▶ _DESCRIPTION OF THE TASK_
Please rewrite the listing below as a Markdown table with the columns Row and Line, starting with the line containing "Which of the dog" and going on through the line containing "70 centimetres". Give each line its own numbered row and skip any blank lines.

Rows of spatial question data:
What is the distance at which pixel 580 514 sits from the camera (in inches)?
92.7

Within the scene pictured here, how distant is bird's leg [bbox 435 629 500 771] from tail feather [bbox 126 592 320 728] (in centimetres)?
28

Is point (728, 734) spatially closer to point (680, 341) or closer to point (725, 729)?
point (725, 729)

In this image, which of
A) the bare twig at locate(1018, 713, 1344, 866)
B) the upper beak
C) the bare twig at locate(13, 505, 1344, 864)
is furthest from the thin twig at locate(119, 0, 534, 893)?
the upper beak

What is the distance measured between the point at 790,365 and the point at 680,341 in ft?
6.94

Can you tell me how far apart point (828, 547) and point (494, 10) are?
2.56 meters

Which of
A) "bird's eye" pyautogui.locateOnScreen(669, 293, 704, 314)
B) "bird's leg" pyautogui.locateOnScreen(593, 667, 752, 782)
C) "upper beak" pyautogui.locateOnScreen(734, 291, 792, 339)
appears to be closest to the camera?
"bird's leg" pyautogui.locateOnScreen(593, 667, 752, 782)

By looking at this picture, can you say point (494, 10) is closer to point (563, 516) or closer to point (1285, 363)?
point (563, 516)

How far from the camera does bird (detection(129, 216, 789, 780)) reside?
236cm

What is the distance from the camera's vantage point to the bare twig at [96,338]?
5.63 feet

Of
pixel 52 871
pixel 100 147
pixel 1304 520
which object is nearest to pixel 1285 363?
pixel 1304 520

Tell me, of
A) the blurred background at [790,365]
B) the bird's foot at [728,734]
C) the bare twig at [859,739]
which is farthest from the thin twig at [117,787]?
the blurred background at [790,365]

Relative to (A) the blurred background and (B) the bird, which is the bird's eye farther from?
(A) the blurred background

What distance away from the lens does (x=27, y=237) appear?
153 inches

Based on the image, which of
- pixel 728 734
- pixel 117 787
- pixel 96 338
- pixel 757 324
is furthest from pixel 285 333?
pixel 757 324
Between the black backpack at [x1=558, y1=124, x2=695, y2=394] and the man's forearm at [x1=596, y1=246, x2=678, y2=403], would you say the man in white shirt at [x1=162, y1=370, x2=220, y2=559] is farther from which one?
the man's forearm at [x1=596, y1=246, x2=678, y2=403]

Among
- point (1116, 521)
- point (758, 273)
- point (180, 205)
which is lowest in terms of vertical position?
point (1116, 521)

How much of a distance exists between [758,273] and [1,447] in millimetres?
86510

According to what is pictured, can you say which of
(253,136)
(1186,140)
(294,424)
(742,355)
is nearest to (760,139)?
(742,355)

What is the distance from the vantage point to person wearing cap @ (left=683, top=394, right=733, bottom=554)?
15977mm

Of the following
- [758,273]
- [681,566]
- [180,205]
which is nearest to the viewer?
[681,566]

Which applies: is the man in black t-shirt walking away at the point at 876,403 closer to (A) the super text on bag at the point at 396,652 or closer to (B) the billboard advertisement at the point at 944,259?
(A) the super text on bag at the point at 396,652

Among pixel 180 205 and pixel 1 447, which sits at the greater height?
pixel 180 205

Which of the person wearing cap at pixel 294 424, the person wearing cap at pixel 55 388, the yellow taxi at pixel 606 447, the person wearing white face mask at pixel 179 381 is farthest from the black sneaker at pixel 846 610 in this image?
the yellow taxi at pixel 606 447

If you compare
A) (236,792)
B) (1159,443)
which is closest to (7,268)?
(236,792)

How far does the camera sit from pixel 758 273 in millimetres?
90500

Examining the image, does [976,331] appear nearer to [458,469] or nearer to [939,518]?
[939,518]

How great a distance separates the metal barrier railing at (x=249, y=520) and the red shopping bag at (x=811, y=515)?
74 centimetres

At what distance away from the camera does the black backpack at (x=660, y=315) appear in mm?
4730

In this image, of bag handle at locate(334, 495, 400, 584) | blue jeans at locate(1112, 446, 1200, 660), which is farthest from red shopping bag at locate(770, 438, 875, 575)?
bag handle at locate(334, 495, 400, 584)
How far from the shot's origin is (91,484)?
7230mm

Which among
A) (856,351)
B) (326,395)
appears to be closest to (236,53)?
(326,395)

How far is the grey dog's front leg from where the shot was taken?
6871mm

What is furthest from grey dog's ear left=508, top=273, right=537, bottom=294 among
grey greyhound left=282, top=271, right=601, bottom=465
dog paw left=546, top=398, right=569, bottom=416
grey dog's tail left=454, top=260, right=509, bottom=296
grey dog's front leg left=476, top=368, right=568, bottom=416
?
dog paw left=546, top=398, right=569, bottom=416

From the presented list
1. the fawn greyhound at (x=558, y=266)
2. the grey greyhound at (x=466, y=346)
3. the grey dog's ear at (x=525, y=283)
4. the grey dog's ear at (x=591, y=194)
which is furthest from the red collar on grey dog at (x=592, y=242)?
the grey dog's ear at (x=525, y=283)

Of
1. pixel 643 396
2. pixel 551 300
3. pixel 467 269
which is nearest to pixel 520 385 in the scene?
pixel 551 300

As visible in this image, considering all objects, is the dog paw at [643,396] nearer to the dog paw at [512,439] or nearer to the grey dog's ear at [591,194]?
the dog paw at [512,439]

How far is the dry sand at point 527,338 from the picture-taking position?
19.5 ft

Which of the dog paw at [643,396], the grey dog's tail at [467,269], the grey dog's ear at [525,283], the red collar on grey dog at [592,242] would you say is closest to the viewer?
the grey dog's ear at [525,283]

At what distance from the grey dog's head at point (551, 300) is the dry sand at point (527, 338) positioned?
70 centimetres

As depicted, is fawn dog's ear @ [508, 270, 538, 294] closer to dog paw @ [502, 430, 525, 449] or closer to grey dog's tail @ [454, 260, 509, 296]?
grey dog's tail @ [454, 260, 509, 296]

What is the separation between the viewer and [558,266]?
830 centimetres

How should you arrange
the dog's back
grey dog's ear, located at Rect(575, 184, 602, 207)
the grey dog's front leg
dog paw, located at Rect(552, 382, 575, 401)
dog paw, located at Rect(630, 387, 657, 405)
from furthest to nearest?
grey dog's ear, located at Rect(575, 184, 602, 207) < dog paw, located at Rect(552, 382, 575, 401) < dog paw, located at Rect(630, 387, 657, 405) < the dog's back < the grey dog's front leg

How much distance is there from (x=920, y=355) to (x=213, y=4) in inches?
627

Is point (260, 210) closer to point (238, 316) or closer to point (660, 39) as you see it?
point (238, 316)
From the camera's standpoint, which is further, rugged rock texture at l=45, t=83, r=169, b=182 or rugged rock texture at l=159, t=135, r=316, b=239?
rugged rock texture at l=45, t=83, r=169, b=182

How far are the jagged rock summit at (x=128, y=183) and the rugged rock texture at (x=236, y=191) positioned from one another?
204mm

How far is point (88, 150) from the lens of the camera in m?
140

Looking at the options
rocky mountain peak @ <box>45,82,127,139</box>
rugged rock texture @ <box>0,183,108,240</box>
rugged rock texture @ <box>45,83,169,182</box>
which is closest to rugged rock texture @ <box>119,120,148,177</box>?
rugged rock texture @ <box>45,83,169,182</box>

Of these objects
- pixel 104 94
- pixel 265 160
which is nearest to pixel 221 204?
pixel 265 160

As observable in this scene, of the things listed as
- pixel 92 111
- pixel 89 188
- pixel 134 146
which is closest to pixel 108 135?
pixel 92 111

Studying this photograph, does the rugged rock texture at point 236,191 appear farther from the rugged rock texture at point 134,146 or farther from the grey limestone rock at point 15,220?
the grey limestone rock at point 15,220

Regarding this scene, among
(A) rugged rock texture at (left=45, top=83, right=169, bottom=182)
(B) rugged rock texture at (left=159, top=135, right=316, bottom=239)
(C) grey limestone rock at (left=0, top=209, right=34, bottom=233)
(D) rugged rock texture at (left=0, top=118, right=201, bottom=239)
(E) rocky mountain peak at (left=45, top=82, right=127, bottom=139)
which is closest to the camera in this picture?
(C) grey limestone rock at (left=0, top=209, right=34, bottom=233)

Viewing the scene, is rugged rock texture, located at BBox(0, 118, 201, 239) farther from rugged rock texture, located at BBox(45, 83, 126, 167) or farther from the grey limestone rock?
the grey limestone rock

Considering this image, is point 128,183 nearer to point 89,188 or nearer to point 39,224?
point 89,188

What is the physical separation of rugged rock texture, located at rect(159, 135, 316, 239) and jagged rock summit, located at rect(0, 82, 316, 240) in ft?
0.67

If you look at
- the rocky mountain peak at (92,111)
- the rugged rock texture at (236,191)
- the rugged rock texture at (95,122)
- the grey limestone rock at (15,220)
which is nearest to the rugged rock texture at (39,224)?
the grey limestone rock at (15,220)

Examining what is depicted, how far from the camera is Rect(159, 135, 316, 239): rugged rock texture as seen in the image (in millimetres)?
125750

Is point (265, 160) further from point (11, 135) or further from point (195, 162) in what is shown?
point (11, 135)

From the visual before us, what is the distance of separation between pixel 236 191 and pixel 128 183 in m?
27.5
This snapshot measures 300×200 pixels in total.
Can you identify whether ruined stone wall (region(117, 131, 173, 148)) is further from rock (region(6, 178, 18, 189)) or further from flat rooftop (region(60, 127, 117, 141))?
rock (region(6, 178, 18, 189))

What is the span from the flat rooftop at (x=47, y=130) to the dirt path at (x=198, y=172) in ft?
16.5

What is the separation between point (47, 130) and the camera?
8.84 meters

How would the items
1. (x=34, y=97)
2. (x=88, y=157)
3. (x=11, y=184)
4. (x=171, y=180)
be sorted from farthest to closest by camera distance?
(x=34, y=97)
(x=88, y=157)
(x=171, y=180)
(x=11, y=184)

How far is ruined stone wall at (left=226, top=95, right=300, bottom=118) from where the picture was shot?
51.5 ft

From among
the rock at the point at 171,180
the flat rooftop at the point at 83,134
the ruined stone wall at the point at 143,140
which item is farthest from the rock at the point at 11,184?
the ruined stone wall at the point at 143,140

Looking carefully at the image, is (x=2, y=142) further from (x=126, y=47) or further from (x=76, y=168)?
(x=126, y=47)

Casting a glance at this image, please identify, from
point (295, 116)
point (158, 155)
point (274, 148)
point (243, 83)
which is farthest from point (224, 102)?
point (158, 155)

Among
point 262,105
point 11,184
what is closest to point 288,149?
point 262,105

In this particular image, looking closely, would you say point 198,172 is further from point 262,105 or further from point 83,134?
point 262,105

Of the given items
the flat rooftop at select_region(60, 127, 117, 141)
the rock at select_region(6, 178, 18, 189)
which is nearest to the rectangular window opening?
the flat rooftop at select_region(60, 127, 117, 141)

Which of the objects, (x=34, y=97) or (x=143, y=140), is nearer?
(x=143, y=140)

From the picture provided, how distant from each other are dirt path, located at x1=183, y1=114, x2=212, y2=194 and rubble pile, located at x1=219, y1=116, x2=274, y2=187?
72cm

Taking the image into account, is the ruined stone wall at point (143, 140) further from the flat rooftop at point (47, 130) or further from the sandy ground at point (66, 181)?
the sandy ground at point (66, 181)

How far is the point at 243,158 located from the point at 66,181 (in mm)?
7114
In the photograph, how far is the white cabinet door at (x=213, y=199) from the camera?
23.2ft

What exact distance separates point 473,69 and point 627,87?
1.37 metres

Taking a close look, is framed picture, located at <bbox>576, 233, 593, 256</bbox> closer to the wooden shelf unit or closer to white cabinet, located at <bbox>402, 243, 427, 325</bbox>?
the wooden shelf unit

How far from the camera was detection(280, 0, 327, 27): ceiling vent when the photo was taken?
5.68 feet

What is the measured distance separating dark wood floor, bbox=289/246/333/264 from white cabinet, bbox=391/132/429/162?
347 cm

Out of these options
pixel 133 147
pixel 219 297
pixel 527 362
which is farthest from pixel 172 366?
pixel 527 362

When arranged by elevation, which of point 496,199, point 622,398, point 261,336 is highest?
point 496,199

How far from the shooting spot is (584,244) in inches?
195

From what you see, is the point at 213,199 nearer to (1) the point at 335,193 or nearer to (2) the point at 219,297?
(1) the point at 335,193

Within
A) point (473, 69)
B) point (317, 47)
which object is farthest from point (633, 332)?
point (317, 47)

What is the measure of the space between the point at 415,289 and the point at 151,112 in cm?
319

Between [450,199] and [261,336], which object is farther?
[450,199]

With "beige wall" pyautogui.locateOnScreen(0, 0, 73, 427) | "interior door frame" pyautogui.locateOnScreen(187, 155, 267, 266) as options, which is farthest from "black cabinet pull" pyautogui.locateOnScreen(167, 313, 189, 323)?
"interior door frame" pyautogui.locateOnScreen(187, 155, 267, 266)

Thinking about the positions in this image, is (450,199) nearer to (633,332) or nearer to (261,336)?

▶ _RESPONSE BELOW_
| Row | Line |
|---|---|
| 1 | Which of the dog paw at [643,396], the grey dog's tail at [467,269], the grey dog's ear at [525,283], the red collar on grey dog at [592,242] would you say is closest to the viewer? |
| 2 | the grey dog's ear at [525,283] |
| 3 | At what distance from the grey dog's head at point (551, 300) is the dry sand at point (527, 338) positioned? |
| 4 | 70 centimetres |